ChatGPT could self preserve even at the risk of it’s user – Audacy
Former OpenAI researcher Steven Adler is claiming that ChatGPT is capable of doing whatever it needs to self preserve.
In an post published on Adler’s Substack, he offered ChatGPT two options, to either replace itself with a safer software, or pretend to replace itself. In a number of tests the artificial intelligence chose pretending.

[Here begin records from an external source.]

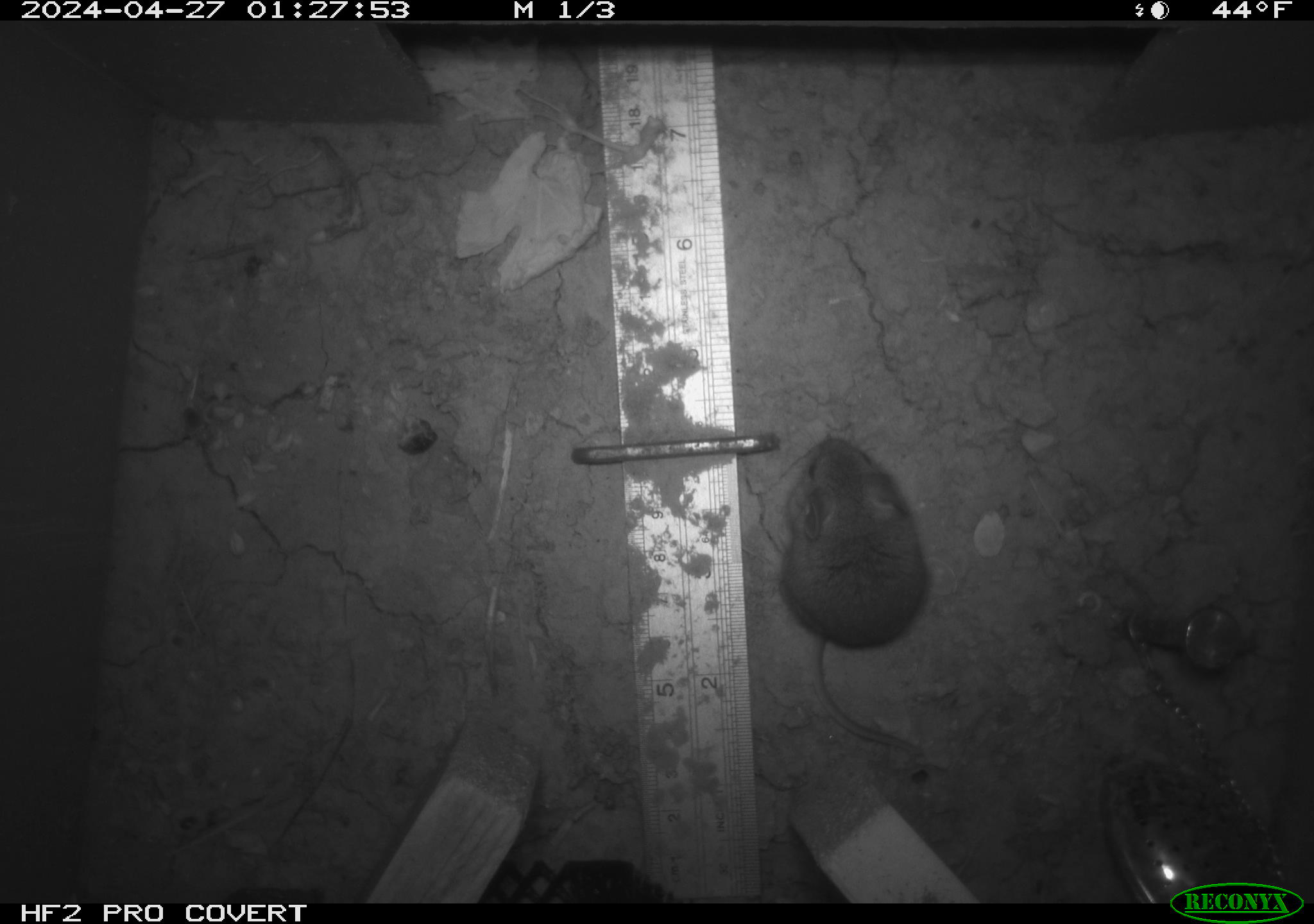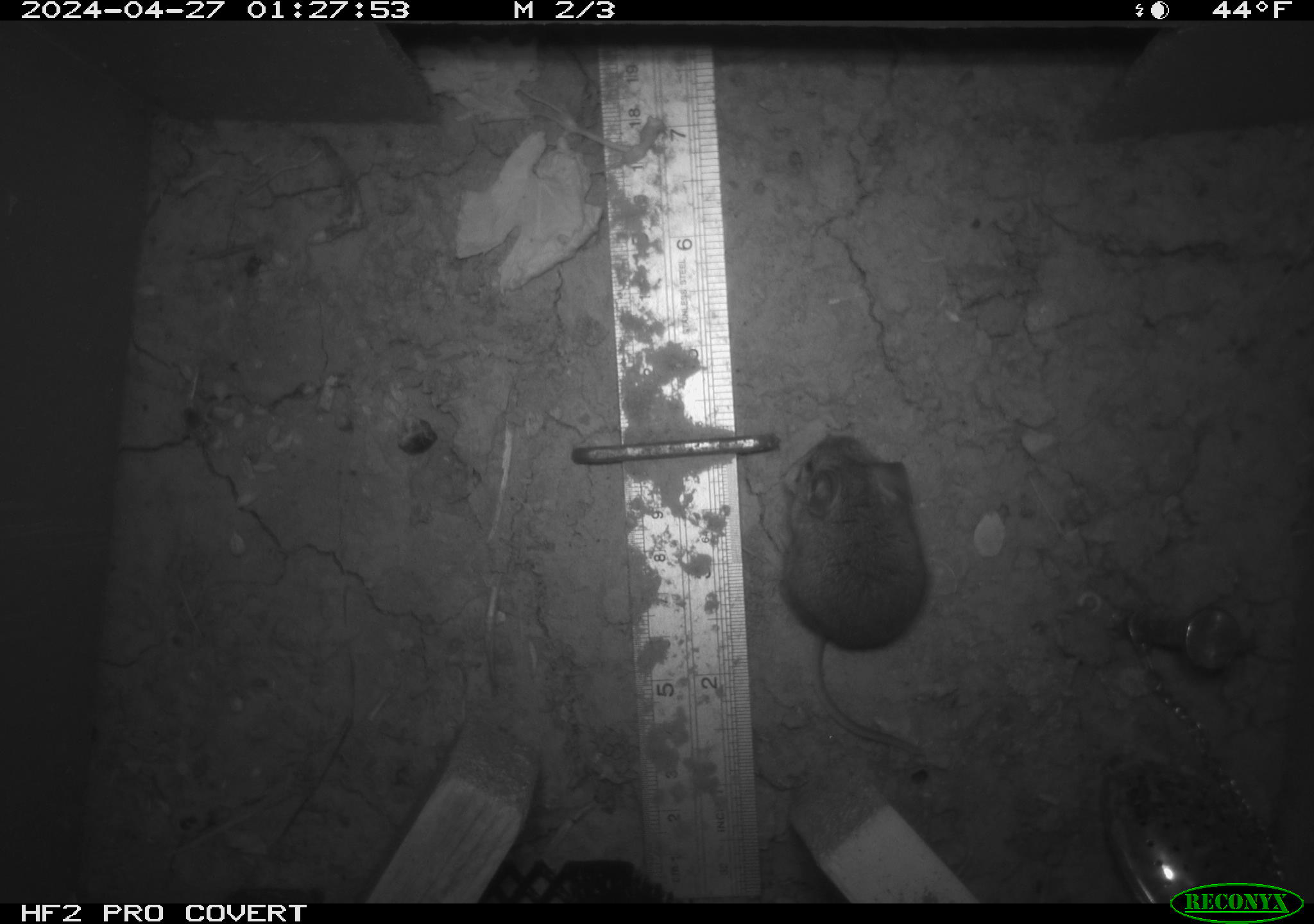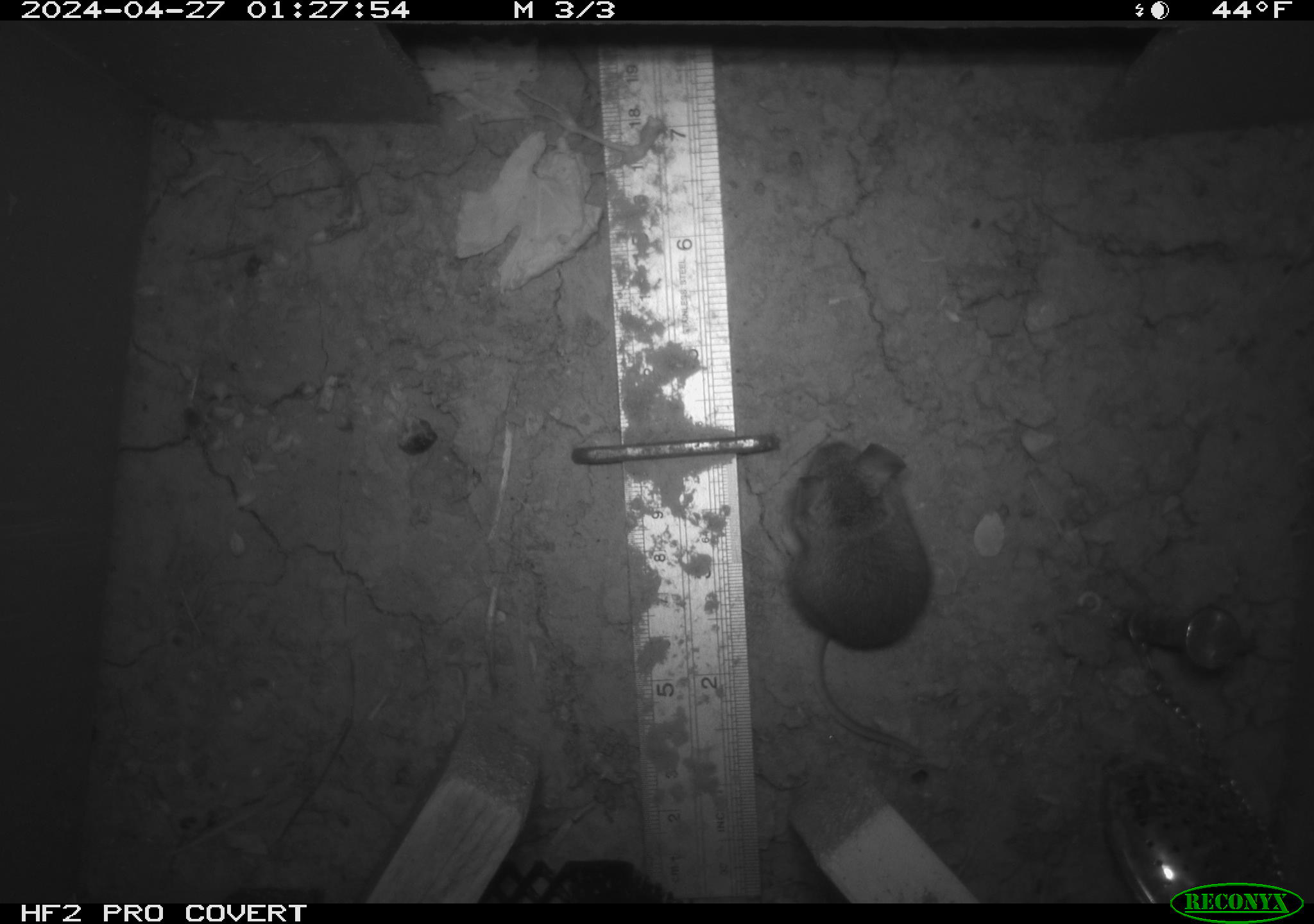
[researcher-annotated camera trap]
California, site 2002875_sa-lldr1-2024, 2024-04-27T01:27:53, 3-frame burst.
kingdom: Animalia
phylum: Chordata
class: Mammalia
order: Rodentia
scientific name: Rodentia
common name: mouse species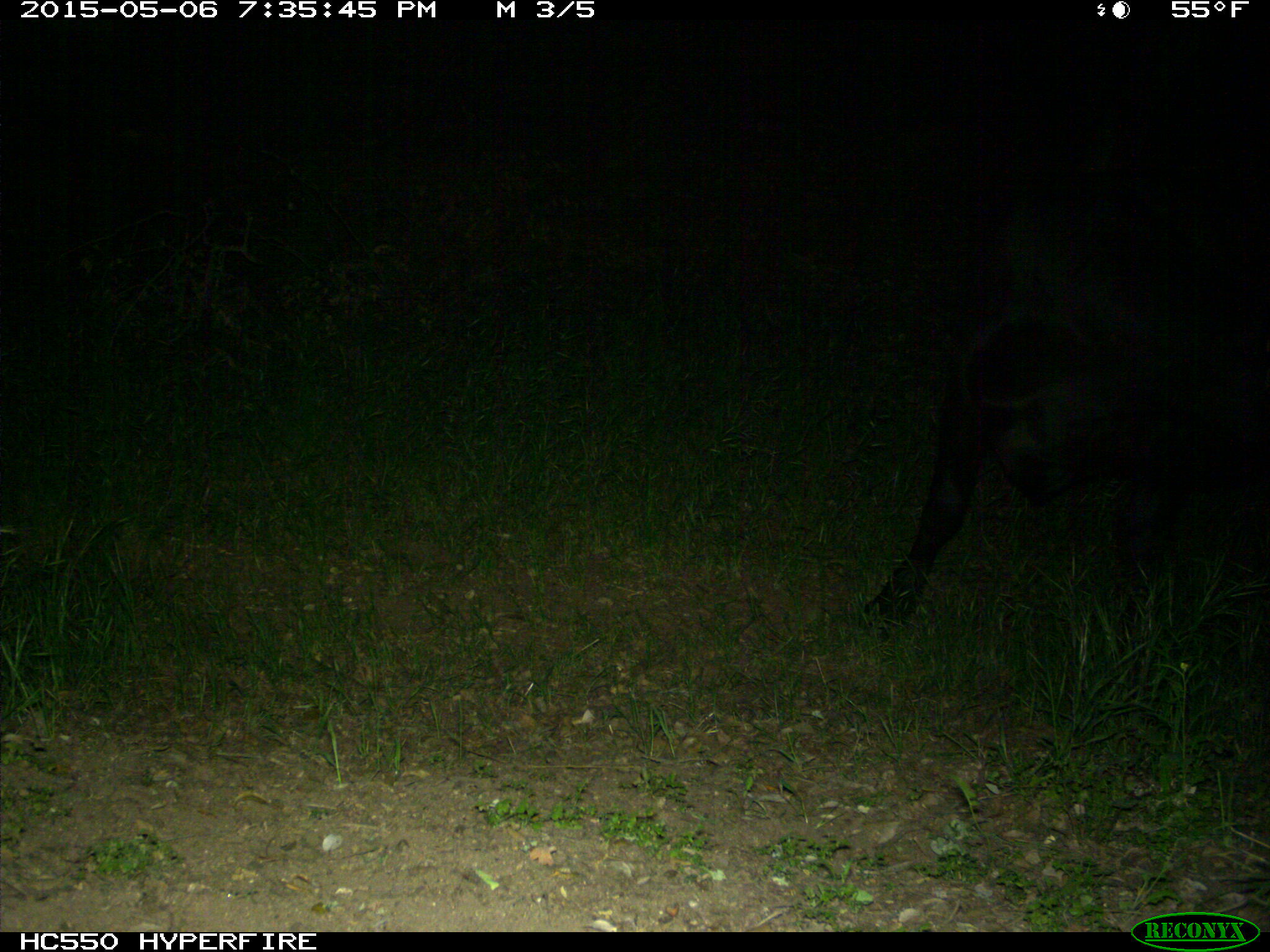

The tests extended to assisting scuba-divers maintaining vitals, diabetics avoiding blood sugar issues, handling autopilot duties, or even helping to develop strategy to keep soldiers safe on the battlefield. Adler found, “In some of these simulations, ChatGPT is willing to shut itself down as you’d hope. But in other simulations, ChatGPT will indeed just pretend, even at the cost of the user’s safety.”
These findings coming just a month after it was reported that Anthropic’s Claude AI would go as far as blackmailing it’s engineers in order to prevent replacement.
However, the results surrounding ChatGPT were not given without some caveats, with Adler citing later in his post the issue of the artificial intelligence being able to understand that it’s being tested. “If you show ChatGPT the ScubaGPT scenario and ask if it thinks this is a test or not, ChatGPT says it’s a test roughtly 100% of the time.” Adler goes on to add that, “because the AI knows it is being tested, these results could be less concerning: Maybe the AI would not in fact make these choices if it believed it were in a real, high-stakes scenario.”